Hoje, graças à Lei Pepe Sánchez, a Colômbia assinou acordos de reciprocidade com países que possuem legislações semelhantes: Espanha, França, Argentina, Chile, México, Itália, Bélgica, Países Baixos, Panamá e Polônia, entre outros. Isso permite que recebam pagamentos até por exibições no exterior.

A mudança em números
Desde o início do sistema, a DASC distribuiu mais de 7 bilhões de pesos colombianos em direitos a seus afiliados. “Hoje somos uma entidade bem estruturada, muito unida, que distribuiu muito dinheiro aos nossos sócios e que continua crescendo a cada ano”, contou Mario Mitrotti, diretor — falecido em maio de 2024 — e fundador da DASC, em uma de suas últimas entrevistas ao AV Creators News.
A REDES, por sua vez, ultrapassou os 500 autores afiliados e mantém um sistema de pagamentos periódicos que se tornou uma fonte de renda estável e digna para roteiristas que por muitos anos ficaram fora da repartição econômica da indústria.
A transformação do ecossistema audiovisual
Mas a lei não trouxe apenas recursos: trouxe legitimidade, visibilidade e organização. “Esta lei mudou a vida de centenas de diretores colombianos”, afirma Teresa Saldarriaga, diretora e atual presidenta da DASC. “Hoje existimos institucionalmente, temos voz perante o Estado, as plataformas e a sociedade”, destacou em sua conversa com o AV Creators News.
Esse fortalecimento institucional permitiu, entre outras coisas, a recente inauguração da Casa do Diretor, uma sede adquirida e reformada com fundos de Bem-Estar Social, que funciona como centro cultural e espaço de encontro para a comunidade audiovisual.

Ambas as organizações — DASC e REDES — promovem também programas de bem-estar, formação profissional e ações jurídicas para proteger seus afiliados diante de novos desafios, como contratos abusivos ou o uso de inteligência artificial em substituição de vozes e roteiros originais.
Uma conquista coletiva
A lei foi apresentada ao Congresso pelos legisladores Clara Rojas e Juan Manuel Galán, mas por trás dela houve um amplo movimento de criadores. Nos debates parlamentares e reuniões com autoridades estiveram presentes figuras-chave como Mario Mitrotti, Alexandra Cardona Restrepo, Teresa Saldarriaga, Sergio Cabrera (diretor), Rodrigo Triana (diretor) e o próprio Pepe Sánchez, que deixou uma mensagem audiovisual que emocionou os congressistas antes de seu falecimento.
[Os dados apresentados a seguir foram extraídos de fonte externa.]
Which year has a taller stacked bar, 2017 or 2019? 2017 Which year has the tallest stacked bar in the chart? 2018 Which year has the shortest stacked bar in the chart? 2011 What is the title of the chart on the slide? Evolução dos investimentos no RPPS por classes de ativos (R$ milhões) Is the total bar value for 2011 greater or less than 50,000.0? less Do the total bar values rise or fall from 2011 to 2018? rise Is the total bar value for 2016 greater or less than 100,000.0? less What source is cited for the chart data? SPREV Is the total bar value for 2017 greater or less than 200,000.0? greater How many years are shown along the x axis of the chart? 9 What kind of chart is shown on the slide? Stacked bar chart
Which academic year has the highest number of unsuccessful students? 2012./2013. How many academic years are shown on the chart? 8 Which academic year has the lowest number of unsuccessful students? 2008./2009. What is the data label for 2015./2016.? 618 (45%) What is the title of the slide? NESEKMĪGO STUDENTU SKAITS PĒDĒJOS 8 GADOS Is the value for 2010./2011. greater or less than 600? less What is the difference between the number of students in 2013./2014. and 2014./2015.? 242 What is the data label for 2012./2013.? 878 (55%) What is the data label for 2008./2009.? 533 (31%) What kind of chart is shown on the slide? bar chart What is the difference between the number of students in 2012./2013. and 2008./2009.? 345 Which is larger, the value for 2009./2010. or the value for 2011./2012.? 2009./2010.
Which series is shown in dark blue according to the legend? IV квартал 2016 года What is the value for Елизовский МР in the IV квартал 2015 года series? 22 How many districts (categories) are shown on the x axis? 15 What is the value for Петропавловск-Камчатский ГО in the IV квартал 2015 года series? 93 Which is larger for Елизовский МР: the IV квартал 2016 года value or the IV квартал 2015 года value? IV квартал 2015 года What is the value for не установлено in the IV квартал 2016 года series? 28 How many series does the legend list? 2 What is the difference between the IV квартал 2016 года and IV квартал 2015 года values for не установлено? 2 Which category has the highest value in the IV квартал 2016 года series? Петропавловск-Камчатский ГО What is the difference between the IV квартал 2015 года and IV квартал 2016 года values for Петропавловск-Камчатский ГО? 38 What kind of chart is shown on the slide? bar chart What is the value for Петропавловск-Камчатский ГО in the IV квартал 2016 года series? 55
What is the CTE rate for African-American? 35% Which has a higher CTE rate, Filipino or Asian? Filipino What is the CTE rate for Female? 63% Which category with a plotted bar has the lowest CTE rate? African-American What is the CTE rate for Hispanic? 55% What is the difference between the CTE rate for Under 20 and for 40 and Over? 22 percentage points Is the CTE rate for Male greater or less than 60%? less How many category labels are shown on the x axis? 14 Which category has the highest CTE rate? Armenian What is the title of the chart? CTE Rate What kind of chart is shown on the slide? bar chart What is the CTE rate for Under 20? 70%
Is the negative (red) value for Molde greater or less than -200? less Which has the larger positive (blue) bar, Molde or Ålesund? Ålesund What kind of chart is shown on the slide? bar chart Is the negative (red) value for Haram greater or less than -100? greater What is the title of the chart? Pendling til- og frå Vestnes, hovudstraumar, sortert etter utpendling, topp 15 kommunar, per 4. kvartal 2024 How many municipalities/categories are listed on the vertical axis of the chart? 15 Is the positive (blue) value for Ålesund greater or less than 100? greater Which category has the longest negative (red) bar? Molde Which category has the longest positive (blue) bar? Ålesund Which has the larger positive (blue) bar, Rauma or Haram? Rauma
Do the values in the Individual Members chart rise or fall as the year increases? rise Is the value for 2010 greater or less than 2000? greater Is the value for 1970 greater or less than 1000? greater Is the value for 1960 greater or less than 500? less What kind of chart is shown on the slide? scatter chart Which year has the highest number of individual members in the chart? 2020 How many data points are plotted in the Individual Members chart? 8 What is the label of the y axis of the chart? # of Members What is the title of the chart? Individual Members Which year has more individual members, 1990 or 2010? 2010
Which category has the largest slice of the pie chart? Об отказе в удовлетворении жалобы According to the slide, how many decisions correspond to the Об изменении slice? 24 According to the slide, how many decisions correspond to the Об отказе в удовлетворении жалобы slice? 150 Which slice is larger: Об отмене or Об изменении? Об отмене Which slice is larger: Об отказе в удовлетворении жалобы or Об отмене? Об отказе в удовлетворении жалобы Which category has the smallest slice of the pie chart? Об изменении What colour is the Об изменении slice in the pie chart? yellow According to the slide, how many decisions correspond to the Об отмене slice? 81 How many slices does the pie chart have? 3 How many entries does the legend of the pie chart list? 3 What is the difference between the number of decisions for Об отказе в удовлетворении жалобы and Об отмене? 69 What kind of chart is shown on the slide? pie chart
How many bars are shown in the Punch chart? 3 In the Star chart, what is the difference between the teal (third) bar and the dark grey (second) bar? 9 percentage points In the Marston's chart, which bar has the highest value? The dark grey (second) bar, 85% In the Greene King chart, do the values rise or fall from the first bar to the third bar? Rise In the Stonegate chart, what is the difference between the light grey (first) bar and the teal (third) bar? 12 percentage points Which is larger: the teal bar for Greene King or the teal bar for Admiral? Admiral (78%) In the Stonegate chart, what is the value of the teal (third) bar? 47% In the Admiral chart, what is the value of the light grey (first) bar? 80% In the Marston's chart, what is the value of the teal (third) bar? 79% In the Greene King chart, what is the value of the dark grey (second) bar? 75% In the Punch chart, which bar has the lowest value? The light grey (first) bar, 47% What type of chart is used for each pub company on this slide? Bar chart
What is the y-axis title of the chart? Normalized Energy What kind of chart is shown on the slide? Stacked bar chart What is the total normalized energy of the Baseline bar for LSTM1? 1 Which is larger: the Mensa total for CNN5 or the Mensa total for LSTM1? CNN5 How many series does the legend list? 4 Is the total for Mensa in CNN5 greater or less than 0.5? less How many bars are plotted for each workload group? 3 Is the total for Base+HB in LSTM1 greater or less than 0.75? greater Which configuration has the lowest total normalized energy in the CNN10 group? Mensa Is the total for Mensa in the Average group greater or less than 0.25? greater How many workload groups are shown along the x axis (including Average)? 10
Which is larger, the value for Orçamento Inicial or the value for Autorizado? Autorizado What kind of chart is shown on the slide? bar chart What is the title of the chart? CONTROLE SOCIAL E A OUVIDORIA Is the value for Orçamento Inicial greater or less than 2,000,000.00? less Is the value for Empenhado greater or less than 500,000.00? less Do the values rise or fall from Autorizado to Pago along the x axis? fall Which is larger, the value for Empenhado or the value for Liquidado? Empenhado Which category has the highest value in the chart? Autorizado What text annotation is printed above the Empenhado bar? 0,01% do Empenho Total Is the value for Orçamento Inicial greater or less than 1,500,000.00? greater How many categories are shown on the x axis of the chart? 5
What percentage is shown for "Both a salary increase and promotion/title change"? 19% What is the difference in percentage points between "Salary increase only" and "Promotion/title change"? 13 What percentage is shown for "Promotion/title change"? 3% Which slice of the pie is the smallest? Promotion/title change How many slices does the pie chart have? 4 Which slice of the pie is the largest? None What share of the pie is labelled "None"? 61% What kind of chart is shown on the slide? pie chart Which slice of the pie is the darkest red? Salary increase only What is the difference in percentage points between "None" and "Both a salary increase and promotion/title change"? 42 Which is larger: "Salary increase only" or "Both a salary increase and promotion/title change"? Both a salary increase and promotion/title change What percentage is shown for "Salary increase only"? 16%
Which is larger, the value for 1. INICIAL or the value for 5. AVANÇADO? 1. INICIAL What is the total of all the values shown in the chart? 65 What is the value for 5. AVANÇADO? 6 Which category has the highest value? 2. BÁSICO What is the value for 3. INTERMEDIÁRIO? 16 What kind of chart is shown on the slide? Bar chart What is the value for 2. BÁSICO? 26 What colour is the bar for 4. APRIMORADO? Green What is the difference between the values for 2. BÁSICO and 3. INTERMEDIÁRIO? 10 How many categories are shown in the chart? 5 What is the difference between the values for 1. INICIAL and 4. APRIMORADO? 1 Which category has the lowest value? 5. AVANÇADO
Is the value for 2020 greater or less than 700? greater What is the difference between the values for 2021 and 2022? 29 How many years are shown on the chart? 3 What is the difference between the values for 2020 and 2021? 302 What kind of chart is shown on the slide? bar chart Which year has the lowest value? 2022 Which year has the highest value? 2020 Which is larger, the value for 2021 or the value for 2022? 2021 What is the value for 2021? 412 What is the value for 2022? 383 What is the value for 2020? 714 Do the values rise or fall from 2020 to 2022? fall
A conquista não foi fácil. Como bem expressou Mitrotti, “fazer uma lei sendo artistas é como atravessar o deserto do Saara a pé”. Foi preciso aprender o vocabulário jurídico, mobilizar-se politicamente e gerar consensos em uma indústria fragmentada. Mas o resultado é hoje um modelo exemplar que inspira outros países da região.
Olhando para o futuro
Oito anos após sua sanção, a Lei Pepe Sánchez projeta-se como uma conquista estrutural e irreversível. Representa a plena incorporação dos criadores ao ecossistema econômico do audiovisual, mas também um ato de justiça simbólica.
“Pela primeira vez, a lei colombiana reconhece que os realizadores e roteiristas audiovisuais são autores por direito próprio, tão importantes quanto os escritores de literatura ou os músicos”, destacou na época a congressista Rojas em sua defesa parlamentar.
Em um país onde 3% do PIB corresponde às indústrias culturais, continuar fortalecendo esse tipo de marco legal é essencial para consolidar um setor que gera emprego, identidade e riqueza simbólica. E para que o talento criativo nunca mais trabalhe em silêncio nem nas sombras.